La armonización en Basilea es mejorable
Por Santiago Fernández de Lis
Economista Jefe de Sistemas Financieros y Regulación de BBVA Research
Desde el Concordato de Basilea de 1975, el enfoque de la coordinación internacional en la regulación bancaria tiene una serie de características peculiares: (i) se basa en estándares acordados en un órgano autoelegido como es el Comité de Basilea, con base históricamente en el G-10, y en la actualidad en el G-20; (ii) sus normas son de adopción voluntaria, sin más mecanismo de presión que el “sello de calidad” que supone su cumplimiento de cara a los mercados financieros internacionales; y (iii) su cumplimiento está basado en mínimos, de manera que los países son libres de establecer regulaciones más exigentes (pero no menos) sobre sus sistemas financieros nacionales.
Es interesante el contraste entre este procedimiento de coordinación y el existente en el ámbito comercial, donde la Organización Mundial del Comercio (OMC) establece normas que son de aplicación casi universal y cuyo cumplimiento se basa en un sistema de verificación y de sanciones bastante poderoso.
En el terreno financiero, en cambio, no existen mecanismos de sanciones al incumplimiento. La coordinación descansa en los incentivos que las autoridades tengan para adoptar los estándares acordados y en el funcionamiento de la disciplina de mercado, y ambas cosas han demostrado ser tremendamente procíclicas.
La disciplina de mercado solo funciona en los tiempos malos, pero no en la fase de auge, cuando más se necesita para evitar las burbujas en el precio de los activos y la acumulación de problemas latentes en los balances bancarios. Y algo parecido ocurre con los incentivos para las autoridades, que tienden a embarcarse en una “carrera hacia abajo” en la regulación en la fase alta del ciclo, cuando no se perciben los riesgos, y en una “carrera hacia arriba” en los tiempos malos. Una implicación de todo esto es que la armonización basada en estándares mínimos sólo funciona en la fase de auge.
El notable endurecimiento de la regulación adoptado a raíz de la crisis financiera internacional contemplaba periodos de transición dilatados, para evitar una agudización de la crisis. Pero esos periodos de transición se están acortando notablemente, de modo que, por ejemplo, los niveles de capital previstos por Basilea III para 2019 se han alcanzado ya en buen número de jurisdicciones.
Este aumento de los requisitos de capital está dificultando la salida de la crisis, especialmente en Europa, por el impacto añadido de la crisis del euro. La regulación más estricta está siendo procíclica, al igual que lo fue la relajación que alimentó la burbuja en los tiempos buenos.
Uno de los objetivos de la reforma en curso era precisamente eliminar este comportamiento procíclico de la regulación.

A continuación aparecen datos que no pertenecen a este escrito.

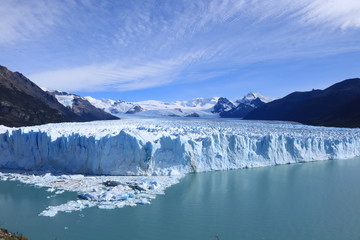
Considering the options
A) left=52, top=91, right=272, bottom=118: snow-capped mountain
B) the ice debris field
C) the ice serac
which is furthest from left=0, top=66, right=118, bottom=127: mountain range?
the ice debris field

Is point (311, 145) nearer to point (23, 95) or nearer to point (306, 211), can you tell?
point (306, 211)

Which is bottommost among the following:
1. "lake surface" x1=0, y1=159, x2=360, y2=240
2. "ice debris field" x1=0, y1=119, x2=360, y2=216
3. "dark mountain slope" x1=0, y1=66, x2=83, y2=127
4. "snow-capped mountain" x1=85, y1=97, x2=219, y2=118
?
"lake surface" x1=0, y1=159, x2=360, y2=240

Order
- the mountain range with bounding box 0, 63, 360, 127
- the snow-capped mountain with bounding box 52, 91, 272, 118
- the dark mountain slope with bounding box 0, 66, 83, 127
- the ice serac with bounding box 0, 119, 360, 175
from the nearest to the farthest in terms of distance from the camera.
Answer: the ice serac with bounding box 0, 119, 360, 175 → the dark mountain slope with bounding box 0, 66, 83, 127 → the mountain range with bounding box 0, 63, 360, 127 → the snow-capped mountain with bounding box 52, 91, 272, 118

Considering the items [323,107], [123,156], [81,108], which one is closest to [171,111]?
[81,108]

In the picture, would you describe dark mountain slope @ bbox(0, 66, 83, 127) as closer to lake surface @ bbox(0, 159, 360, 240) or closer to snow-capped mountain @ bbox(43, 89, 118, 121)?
snow-capped mountain @ bbox(43, 89, 118, 121)

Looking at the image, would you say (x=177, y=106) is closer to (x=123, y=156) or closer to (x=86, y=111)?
(x=86, y=111)

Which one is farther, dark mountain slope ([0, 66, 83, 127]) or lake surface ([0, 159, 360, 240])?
dark mountain slope ([0, 66, 83, 127])

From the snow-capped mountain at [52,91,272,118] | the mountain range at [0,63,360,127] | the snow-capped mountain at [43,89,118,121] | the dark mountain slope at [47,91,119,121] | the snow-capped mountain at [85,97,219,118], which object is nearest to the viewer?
the mountain range at [0,63,360,127]
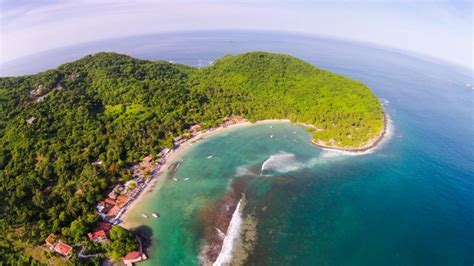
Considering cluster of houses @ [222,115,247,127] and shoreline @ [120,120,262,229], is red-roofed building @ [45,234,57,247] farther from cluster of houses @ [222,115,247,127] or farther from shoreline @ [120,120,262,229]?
cluster of houses @ [222,115,247,127]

Pero, a medida que los países van saliendo de la crisis con ritmos muy distintos y con sistemas financieros también en diferente estado, parece que tienden a olvidarse los objetivos anticíclicos.
La fragmentación se ve reforzada por regulaciones que pretenden aislar los sistemas financieros nacionales (el llamado “ring-fencing”), lo que mina aún más la coordinación internacional. Los principios de colaboración entre países de origen y países de destino de los bancos internacionales están siendo cuestionados por las mismas autoridades que los impulsaron, como ponen de manifiesto algunas propuestas recientes en el Reino Unido y Estados Unidos.
Parte de este “nacionalismo regulatorio” se explica por las dificultades para avanzar en la resolución transfronteriza de bancos, uno de los temas pendientes más complicados.
Todo este proceso puede tener costes significativos para la economía mundial en términos de mercados más fragmentados y menos eficientes. Algunas de las vías de solución serían (i) modificar en la medida necesaria el proceso de coordinación en Basilea, de manera que se estableciera una armonización máxima en lugar de mínima en los aspectos que así lo requieran; (ii) reforzar el uso del reconocimiento mutuo de la regulación del país de origen; (iii) establecer mecanismos que eviten la extraterritorialidad; (iv) fortalecer los procedimientos para verificar el cumplimiento de los estándares acordados y (v) extender el alcance del proceso de coordinación de Basilea más allá del G-20, para reforzar su legitimidad.